Это имеет важнейшую регулятивную функцию. Подобно сновидениям, реклама фиксирует потенциал воображаемого и дает ему выход. Подобно сновидениям, она остается практикой субъективно-индивидуальной[*]. Подобно опять-таки сновидениям, она лишена негативности и относительности; в ней нет знаков «плюс» или «минус», она по сути своей суперлативна, всецело имманентна[*]. Наши ночные грезы лишены пояснительных подписей; те же, что мы видим наяву на стенах своих городов, в газетах и на экранах, сплошь покрыты такими подписями, в них повсюду субтитры, но и в том и в другом случае живейшая игра фантазии сводится к скуднейшим определяющим причинам, и подобно тому как ночные сновидения имеют своей функцией предохранить наш сон, так и чары рекламы и потребительства имеют своей функцией способствовать непроизвольному усвоению смыслов социальной среды, способствовать индивидуальной регрессии к социальному консенсусу.

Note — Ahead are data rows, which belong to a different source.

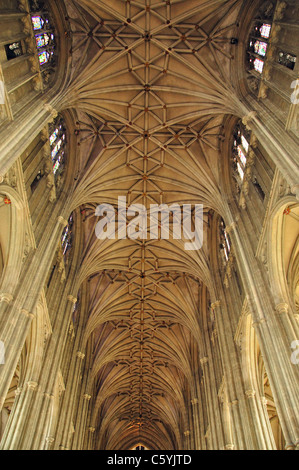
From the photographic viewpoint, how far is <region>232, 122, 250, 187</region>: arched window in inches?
647

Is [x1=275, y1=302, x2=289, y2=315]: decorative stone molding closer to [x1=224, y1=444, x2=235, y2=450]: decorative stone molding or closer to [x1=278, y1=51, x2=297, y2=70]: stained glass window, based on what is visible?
[x1=278, y1=51, x2=297, y2=70]: stained glass window

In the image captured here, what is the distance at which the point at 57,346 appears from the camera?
15922 mm

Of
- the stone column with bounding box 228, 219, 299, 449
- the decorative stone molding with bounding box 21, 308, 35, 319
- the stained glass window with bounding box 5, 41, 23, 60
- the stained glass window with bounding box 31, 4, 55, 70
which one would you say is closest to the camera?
the stone column with bounding box 228, 219, 299, 449

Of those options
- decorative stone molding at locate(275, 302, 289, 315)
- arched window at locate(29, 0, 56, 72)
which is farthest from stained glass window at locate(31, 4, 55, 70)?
decorative stone molding at locate(275, 302, 289, 315)

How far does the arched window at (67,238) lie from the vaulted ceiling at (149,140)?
124cm

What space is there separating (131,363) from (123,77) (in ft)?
79.3

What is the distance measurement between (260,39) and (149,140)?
7.44 meters

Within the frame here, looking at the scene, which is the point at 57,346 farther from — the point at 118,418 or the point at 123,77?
the point at 118,418

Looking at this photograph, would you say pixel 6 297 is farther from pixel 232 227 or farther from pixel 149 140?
pixel 149 140

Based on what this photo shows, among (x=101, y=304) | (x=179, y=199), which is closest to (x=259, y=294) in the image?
(x=179, y=199)

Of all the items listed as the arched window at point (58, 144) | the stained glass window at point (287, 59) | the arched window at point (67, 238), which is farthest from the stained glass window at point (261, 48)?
the arched window at point (67, 238)

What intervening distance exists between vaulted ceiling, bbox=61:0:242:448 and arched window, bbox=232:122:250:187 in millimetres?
1361

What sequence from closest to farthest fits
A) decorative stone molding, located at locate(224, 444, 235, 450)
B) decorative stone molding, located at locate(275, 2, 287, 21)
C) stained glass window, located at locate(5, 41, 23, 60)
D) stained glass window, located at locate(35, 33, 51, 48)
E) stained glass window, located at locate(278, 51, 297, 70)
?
1. stained glass window, located at locate(278, 51, 297, 70)
2. stained glass window, located at locate(5, 41, 23, 60)
3. decorative stone molding, located at locate(275, 2, 287, 21)
4. stained glass window, located at locate(35, 33, 51, 48)
5. decorative stone molding, located at locate(224, 444, 235, 450)

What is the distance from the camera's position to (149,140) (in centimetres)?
2000
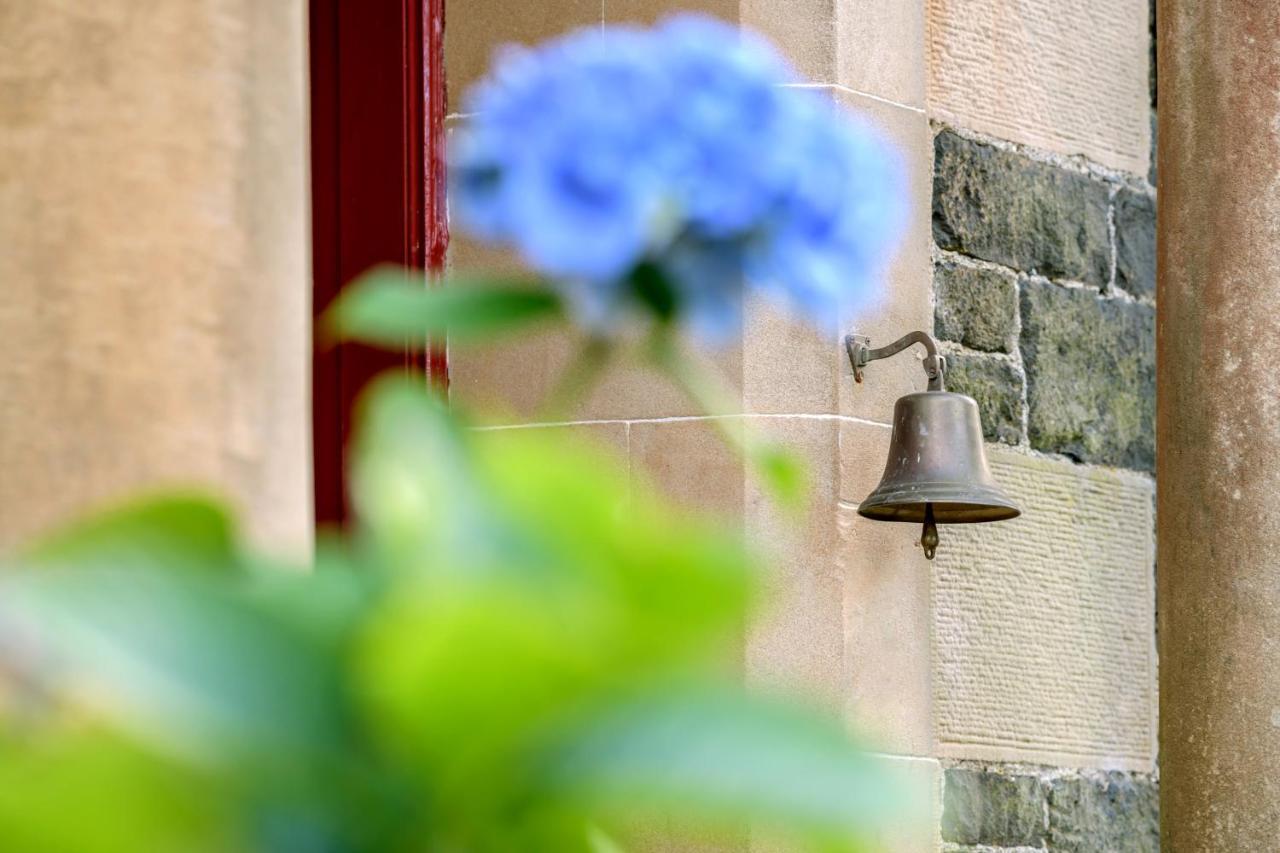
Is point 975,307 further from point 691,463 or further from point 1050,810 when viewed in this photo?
point 1050,810

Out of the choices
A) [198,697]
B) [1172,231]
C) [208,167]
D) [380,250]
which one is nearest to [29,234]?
[208,167]

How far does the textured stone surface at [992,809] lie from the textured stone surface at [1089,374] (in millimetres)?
645

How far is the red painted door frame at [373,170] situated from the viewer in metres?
3.88

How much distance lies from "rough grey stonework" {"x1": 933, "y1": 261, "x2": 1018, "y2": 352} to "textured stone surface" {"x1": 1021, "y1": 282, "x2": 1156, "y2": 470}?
51mm

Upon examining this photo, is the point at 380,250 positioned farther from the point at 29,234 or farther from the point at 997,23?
the point at 29,234

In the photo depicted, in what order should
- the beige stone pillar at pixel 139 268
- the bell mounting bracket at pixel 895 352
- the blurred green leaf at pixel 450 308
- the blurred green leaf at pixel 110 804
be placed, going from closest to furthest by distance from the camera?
the blurred green leaf at pixel 110 804
the blurred green leaf at pixel 450 308
the beige stone pillar at pixel 139 268
the bell mounting bracket at pixel 895 352

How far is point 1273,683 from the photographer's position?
416 cm

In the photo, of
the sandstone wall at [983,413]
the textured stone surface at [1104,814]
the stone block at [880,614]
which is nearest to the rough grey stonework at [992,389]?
the sandstone wall at [983,413]

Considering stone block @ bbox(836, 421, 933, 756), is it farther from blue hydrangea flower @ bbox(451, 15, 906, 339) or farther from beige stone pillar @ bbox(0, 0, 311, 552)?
blue hydrangea flower @ bbox(451, 15, 906, 339)

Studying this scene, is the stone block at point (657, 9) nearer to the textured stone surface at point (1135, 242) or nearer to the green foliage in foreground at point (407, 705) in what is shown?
the textured stone surface at point (1135, 242)

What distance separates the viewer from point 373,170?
392 centimetres

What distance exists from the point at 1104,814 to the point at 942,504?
3.00 ft

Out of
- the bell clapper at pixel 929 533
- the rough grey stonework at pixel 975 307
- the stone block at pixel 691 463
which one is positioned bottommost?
the bell clapper at pixel 929 533

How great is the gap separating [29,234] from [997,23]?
315 centimetres
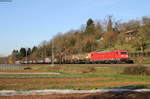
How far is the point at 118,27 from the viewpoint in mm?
101250

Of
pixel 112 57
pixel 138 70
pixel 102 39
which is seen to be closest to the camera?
pixel 138 70

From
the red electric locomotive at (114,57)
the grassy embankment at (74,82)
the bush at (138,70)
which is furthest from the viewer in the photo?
the red electric locomotive at (114,57)

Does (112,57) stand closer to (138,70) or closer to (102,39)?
(138,70)

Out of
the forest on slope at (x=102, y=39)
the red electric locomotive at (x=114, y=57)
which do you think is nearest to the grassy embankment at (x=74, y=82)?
the red electric locomotive at (x=114, y=57)

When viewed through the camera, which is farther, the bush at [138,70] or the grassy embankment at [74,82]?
the bush at [138,70]

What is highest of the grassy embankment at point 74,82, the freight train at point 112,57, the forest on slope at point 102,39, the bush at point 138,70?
the forest on slope at point 102,39

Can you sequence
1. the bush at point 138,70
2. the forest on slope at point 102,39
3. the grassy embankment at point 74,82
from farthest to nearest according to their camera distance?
the forest on slope at point 102,39
the bush at point 138,70
the grassy embankment at point 74,82

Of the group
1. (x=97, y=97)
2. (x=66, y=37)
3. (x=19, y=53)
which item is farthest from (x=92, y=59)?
(x=19, y=53)

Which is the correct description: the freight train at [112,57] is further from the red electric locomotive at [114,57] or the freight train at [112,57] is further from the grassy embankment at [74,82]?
the grassy embankment at [74,82]

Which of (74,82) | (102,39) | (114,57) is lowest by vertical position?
(74,82)

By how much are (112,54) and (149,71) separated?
79.2 ft

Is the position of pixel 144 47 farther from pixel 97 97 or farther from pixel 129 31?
pixel 97 97

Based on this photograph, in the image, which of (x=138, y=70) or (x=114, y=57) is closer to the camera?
(x=138, y=70)

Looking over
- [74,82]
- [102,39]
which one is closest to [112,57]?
[74,82]
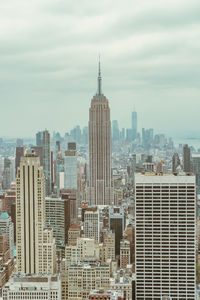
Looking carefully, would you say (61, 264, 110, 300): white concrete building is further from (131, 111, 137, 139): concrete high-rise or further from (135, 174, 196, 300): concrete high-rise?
(131, 111, 137, 139): concrete high-rise

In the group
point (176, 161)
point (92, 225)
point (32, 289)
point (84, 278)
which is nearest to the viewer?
point (32, 289)

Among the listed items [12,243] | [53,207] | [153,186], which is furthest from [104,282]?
[53,207]

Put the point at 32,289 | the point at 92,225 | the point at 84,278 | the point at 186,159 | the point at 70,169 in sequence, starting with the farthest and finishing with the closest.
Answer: the point at 70,169, the point at 92,225, the point at 186,159, the point at 84,278, the point at 32,289

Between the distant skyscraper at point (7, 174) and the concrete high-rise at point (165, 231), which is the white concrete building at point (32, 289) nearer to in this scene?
the concrete high-rise at point (165, 231)

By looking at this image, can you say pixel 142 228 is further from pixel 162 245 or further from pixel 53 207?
pixel 53 207

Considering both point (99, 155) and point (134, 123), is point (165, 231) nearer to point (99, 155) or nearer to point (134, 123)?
point (134, 123)

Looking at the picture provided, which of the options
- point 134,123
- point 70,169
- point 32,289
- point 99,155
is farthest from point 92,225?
point 99,155
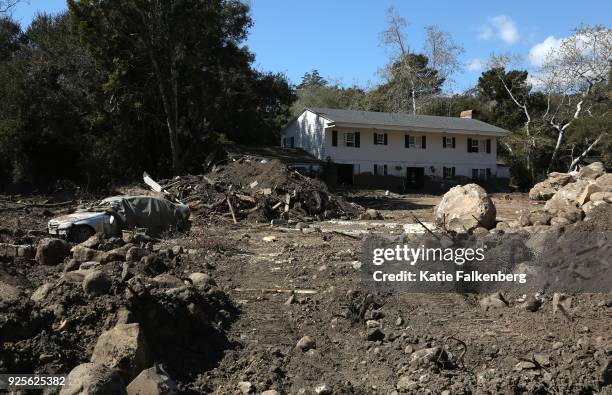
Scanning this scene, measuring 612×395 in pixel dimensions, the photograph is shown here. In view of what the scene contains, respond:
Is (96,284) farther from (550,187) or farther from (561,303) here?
(550,187)

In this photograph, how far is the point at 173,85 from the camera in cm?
3425

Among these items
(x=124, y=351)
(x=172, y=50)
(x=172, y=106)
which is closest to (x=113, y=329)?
(x=124, y=351)

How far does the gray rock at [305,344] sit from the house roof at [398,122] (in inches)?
1348

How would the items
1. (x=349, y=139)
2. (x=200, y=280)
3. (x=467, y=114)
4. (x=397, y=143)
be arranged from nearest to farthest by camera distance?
(x=200, y=280), (x=349, y=139), (x=397, y=143), (x=467, y=114)

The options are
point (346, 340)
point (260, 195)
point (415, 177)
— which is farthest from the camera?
point (415, 177)

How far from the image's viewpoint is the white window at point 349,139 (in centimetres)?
4288

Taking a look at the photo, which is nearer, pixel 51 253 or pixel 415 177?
pixel 51 253

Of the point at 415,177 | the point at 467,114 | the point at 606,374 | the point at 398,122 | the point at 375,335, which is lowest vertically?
the point at 606,374

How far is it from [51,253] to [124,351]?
5.88 m

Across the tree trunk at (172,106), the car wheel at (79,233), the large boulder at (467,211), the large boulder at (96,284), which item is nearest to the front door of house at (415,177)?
the tree trunk at (172,106)

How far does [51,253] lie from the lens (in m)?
11.5

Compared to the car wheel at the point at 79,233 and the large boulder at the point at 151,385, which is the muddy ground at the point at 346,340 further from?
the car wheel at the point at 79,233

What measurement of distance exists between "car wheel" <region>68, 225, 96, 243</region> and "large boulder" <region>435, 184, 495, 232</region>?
8.85 metres

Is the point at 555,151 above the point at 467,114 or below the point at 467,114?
below
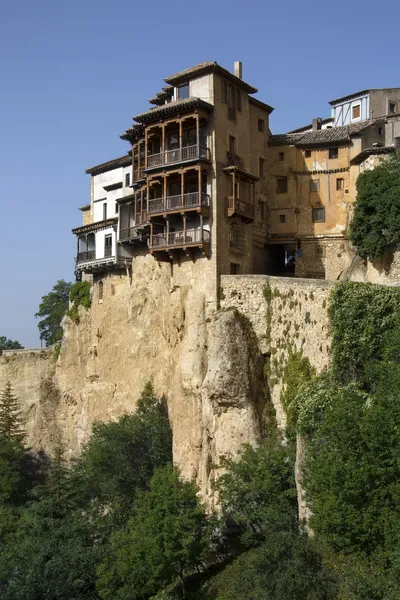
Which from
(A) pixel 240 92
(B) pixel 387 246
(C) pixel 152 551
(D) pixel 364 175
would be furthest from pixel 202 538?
(A) pixel 240 92

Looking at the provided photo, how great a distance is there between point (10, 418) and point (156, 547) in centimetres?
3089

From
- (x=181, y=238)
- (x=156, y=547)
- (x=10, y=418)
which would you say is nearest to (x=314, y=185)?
(x=181, y=238)

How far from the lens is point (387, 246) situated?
148 ft

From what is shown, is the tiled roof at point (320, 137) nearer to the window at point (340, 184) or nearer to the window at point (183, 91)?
the window at point (340, 184)

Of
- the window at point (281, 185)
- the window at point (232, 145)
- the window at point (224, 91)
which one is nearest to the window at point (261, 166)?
the window at point (281, 185)

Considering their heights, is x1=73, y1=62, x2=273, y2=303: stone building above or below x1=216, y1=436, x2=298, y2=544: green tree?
above

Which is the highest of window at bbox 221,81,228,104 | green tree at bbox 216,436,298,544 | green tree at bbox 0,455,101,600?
window at bbox 221,81,228,104

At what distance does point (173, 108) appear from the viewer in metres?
46.4

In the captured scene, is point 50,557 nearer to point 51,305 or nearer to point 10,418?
point 10,418

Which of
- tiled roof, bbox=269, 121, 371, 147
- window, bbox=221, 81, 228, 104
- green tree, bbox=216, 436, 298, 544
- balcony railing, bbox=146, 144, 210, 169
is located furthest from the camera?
tiled roof, bbox=269, 121, 371, 147

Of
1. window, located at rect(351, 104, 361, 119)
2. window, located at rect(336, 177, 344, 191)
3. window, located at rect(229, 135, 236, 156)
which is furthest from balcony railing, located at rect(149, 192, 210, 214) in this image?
window, located at rect(351, 104, 361, 119)

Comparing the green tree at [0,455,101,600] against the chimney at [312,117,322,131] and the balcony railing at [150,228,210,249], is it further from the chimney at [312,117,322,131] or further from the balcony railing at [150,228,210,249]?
the chimney at [312,117,322,131]

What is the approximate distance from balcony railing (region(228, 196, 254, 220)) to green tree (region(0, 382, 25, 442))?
26.3 metres

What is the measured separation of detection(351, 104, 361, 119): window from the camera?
6450 cm
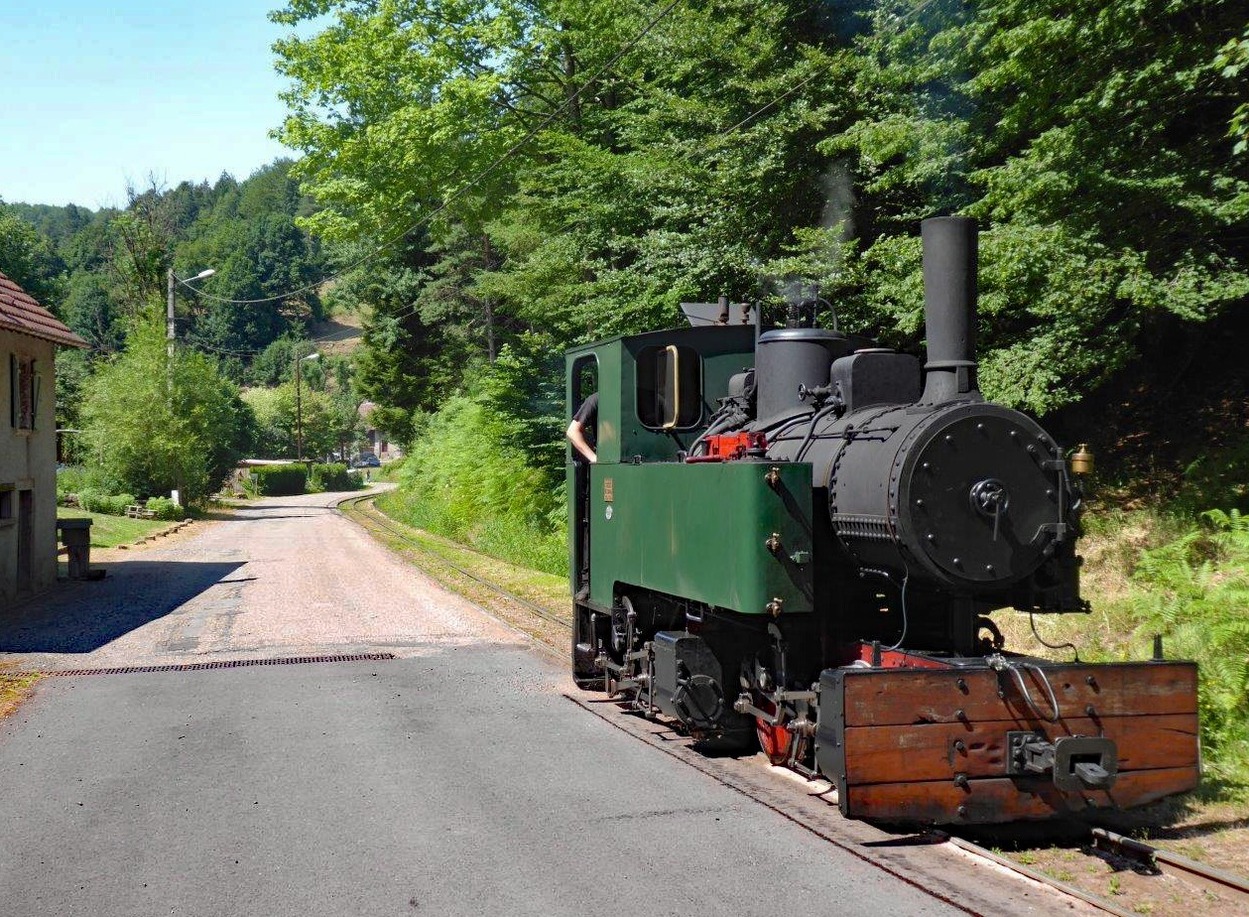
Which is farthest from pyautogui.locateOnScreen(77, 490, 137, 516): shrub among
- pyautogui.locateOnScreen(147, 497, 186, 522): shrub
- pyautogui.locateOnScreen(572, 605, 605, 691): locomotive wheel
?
pyautogui.locateOnScreen(572, 605, 605, 691): locomotive wheel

Реклама как празднество, имманентность, позитивность — все это означает, что она скорее сама потребляется, чем управляет потреблением. Чем была бы сегодня вещь, лишенная таких двух показателей, как дискурс и образ (реклама) и гамма моделей (выбор)? Психологически она бы просто не существовала. А кем были бы современные граждане, если бы вещи не предоставлялись им в двойной перспективе выбора и рекламы? Они не были бы свободны. В силу этого понятна реакция двух тысяч западных немцев, опрошенных Демоскопическим институтом Алленсбаха: 60% из них считают, что вокруг слишком много рекламы, но на вопрос: «Что вы предпочитаете — неумеренную рекламу, как на Западе, или же строгий минимум общественно полезной рекламы, как на Востоке?» — большинство высказалось за первый ответ, рассматривая самое неумеренность рекламы как непосредственный знак не просто изобилия, но и свободы, то есть как некую фундаментальную ценность[*]. Настолько велико аффективно-идеологическое согласие, которое создается этим зрелищным опосредованием между индивидом и обществом, независимо от структур последнего. Если бы полностью устранить рекламу, то, глядя на голые стены зданий, каждый стал бы ощущать фрустрацию. У него не просто отняли бы возможность, пусть ироническую, игры и грезы, но на более глубинном уровне ему бы казалось, что им больше никто не занимается. Он начал бы жалеть об этой специфической среде, через посредство которой он мог заменить активную социальную сопричастность хотя бы заочной сопричастностью социальному целому, почувствовать себя окутанным более теплой, матерински ласковой, красочной атмосферой. По мере того как человек достигает благосостояния, его первым требованием становится, чтобы кто-то занимался его желаниями, у него на глазах формулируя и облекая их в образы (в социалистической стране это является или становится проблемой). Реклама как раз и выполняет эту функцию — пустую, регрессивную, несущественную, но тем более глубоко необходимую.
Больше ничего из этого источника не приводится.